---- Entries supplied
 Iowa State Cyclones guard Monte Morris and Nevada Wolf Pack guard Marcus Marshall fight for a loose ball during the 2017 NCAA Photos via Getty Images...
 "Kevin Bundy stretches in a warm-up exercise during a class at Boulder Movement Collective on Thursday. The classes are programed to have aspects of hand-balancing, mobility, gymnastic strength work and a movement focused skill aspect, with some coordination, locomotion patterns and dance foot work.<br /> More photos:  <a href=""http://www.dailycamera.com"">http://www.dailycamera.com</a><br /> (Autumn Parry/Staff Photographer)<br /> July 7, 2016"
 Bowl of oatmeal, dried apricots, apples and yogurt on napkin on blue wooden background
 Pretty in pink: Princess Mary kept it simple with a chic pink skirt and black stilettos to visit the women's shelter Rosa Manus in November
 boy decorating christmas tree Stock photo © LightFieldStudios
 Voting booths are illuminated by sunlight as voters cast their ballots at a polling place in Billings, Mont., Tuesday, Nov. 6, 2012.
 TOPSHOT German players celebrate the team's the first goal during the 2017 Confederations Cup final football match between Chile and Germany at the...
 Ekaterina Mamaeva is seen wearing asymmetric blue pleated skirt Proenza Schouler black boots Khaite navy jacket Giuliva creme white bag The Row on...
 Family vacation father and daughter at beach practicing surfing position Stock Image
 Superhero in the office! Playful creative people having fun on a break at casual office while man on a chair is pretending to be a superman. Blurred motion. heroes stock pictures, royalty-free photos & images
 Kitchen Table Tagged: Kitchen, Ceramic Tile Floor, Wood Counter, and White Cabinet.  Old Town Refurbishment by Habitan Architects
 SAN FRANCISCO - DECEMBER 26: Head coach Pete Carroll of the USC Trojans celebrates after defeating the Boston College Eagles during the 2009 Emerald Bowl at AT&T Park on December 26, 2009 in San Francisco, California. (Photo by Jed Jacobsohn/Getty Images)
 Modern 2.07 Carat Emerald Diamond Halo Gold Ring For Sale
--------
Problem to solve ▸
From the first line of the data above through the line containing "Voting booths are", repeat each line exactly, and add nothing.

Solution for this exercise ▸
 Iowa State Cyclones guard Monte Morris and Nevada Wolf Pack guard Marcus Marshall fight for a loose ball during the 2017 NCAA Photos via Getty Images...
 "Kevin Bundy stretches in a warm-up exercise during a class at Boulder Movement Collective on Thursday. The classes are programed to have aspects of hand-balancing, mobility, gymnastic strength work and a movement focused skill aspect, with some coordination, locomotion patterns and dance foot work.<br /> More photos:  <a href=""http://www.dailycamera.com"">http://www.dailycamera.com</a><br /> (Autumn Parry/Staff Photographer)<br /> July 7, 2016"
 Bowl of oatmeal, dried apricots, apples and yogurt on napkin on blue wooden background
 Pretty in pink: Princess Mary kept it simple with a chic pink skirt and black stilettos to visit the women's shelter Rosa Manus in November
 boy decorating christmas tree Stock photo © LightFieldStudios
 Voting booths are illuminated by sunlight as voters cast their ballots at a polling place in Billings, Mont., Tuesday, Nov. 6, 2012.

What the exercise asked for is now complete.